**Stated task 1:** In the student loan discussion, what did the writer who attended MIT see on PBS at about age 8?

+++ Quoted text +++

We could have taken on a lot more debt, but chose to work most of our way through college instead. Graduation took longer, we never went out to eat, and drove a crappy old car. Isn't that what "having no disposable income" is supposed to look like?
Which is why student loans were a dumb-assed idea in the first place.
Unlike with a car or house loan, there's nothing to guarantee the loan except for human capital. Which means that we have to choose between an inhumanity (using a person as collateral, which is effectively what the current system entails) and student loans turning into bad debt on a system-wide scale. Neither's acceptable, so let's get rid of the whole thing.
What exactly is inhumane about allowing an individual to take on personal, non-dischargable debt in exchange for an education?
How would the world be a better place if no one had access to this (generally very low-interest) source of funding for their education?
I may be biased because I put myself through college on a combination of ROTC and loans, both of which were in different ways using my own time and labor (present and future) as a way of investing in my future. There was no other way I was going to be able to attend MIT, a dream I'd had since I was about 8 years old and saw a PBS special about the 2.70 design contest.
Sure, some people take loans and don't spend the money wisely (fail to graduate, choose an expensive school for a very low paying career, max out their loans and gamble or fritter it away). Those are all personal choices and I don't have a problem with those people suffering the consequences in exchange for what I perceive to be the greater good: that a motivated kid from middle or lower income family (such as I was) is able to attend MIT, thrive there, and as a result go on to have a substantially more fulfilling life. Oh and by the way, as part of that life, you'll have to pay back that money that someone fronted you when you were penniless, unemployable outside a mall context, no credit history, no significant employment history, etc.
Taking that opportunity away from all such kids, in exchange for having no one be able to make a poor choice specifically around student loans, is not a good trade, IMO.

+++

**Stated task 2:** Tally the lines of the records below that contain the string "break", and give only the number.

+++ Supplied records +++

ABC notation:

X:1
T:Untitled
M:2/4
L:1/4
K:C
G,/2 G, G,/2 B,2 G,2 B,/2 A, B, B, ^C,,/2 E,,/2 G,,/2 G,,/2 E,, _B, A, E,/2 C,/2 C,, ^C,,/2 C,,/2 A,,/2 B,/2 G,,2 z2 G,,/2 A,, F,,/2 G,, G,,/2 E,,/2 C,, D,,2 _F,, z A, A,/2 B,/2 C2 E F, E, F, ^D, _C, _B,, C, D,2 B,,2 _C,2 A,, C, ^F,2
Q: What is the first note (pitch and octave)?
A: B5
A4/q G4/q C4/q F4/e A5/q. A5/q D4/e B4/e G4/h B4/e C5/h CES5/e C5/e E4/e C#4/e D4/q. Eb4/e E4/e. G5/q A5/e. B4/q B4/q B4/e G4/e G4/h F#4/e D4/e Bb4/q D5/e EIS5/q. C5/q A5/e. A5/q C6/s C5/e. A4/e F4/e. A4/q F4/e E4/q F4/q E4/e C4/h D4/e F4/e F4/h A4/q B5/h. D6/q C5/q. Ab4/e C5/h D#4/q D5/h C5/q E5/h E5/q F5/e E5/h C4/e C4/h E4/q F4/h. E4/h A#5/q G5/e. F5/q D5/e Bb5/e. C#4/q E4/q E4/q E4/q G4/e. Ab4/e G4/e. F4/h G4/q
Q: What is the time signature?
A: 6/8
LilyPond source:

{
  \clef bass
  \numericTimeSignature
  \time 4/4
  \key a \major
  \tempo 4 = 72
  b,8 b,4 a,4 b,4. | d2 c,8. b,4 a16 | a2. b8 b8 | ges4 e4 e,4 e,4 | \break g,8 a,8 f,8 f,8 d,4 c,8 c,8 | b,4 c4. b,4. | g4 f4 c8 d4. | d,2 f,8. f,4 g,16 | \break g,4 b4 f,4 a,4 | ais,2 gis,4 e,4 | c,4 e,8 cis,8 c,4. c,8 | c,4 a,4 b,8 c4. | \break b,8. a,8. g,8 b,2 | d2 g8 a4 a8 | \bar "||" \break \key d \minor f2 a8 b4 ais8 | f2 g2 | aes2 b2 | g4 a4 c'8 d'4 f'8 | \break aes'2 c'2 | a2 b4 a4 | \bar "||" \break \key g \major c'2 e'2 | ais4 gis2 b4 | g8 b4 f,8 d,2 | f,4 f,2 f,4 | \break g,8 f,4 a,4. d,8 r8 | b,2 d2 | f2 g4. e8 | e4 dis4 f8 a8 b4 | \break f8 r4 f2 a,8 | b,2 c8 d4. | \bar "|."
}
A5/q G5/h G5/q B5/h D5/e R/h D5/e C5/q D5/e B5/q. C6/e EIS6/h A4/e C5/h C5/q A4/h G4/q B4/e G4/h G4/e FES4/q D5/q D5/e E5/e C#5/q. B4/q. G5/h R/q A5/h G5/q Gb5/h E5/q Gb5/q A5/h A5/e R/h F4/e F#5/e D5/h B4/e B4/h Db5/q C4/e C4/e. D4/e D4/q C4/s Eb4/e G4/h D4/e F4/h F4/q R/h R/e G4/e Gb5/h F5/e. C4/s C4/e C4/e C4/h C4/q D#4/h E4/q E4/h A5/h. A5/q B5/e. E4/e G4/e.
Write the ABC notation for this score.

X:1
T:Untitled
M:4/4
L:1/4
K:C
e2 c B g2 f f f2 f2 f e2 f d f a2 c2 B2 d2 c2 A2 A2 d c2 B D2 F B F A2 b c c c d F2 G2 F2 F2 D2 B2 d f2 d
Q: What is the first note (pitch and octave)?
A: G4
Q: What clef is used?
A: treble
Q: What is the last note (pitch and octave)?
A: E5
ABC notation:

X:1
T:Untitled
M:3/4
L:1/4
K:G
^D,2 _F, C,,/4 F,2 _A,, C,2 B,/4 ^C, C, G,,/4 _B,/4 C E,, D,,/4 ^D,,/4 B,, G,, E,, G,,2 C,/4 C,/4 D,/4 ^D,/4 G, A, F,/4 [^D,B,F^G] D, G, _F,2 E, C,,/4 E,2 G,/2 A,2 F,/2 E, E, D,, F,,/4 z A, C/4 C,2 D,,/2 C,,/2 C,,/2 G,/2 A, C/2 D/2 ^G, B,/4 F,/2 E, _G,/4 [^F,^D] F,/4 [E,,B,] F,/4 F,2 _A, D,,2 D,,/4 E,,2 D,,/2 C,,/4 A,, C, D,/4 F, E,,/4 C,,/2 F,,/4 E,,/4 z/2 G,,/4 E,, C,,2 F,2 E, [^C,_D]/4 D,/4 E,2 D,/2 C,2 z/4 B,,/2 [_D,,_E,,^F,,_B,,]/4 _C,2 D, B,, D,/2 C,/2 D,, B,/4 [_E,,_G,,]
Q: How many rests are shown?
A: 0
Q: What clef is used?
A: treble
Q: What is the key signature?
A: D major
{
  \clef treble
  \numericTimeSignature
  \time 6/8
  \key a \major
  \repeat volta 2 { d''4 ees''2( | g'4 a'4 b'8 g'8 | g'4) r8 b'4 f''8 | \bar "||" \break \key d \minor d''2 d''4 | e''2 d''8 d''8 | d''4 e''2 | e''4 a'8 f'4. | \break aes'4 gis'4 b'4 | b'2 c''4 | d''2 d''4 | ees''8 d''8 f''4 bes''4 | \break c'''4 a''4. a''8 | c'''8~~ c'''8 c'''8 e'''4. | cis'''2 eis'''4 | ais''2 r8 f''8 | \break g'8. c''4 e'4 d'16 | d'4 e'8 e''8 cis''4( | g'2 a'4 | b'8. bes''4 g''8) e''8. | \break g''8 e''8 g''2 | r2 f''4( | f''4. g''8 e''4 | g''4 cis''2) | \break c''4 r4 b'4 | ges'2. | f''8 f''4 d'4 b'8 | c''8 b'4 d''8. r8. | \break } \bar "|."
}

+++

**Task result 1:** A PBS special about the 2.70 design contest.

**Task result 2:** 2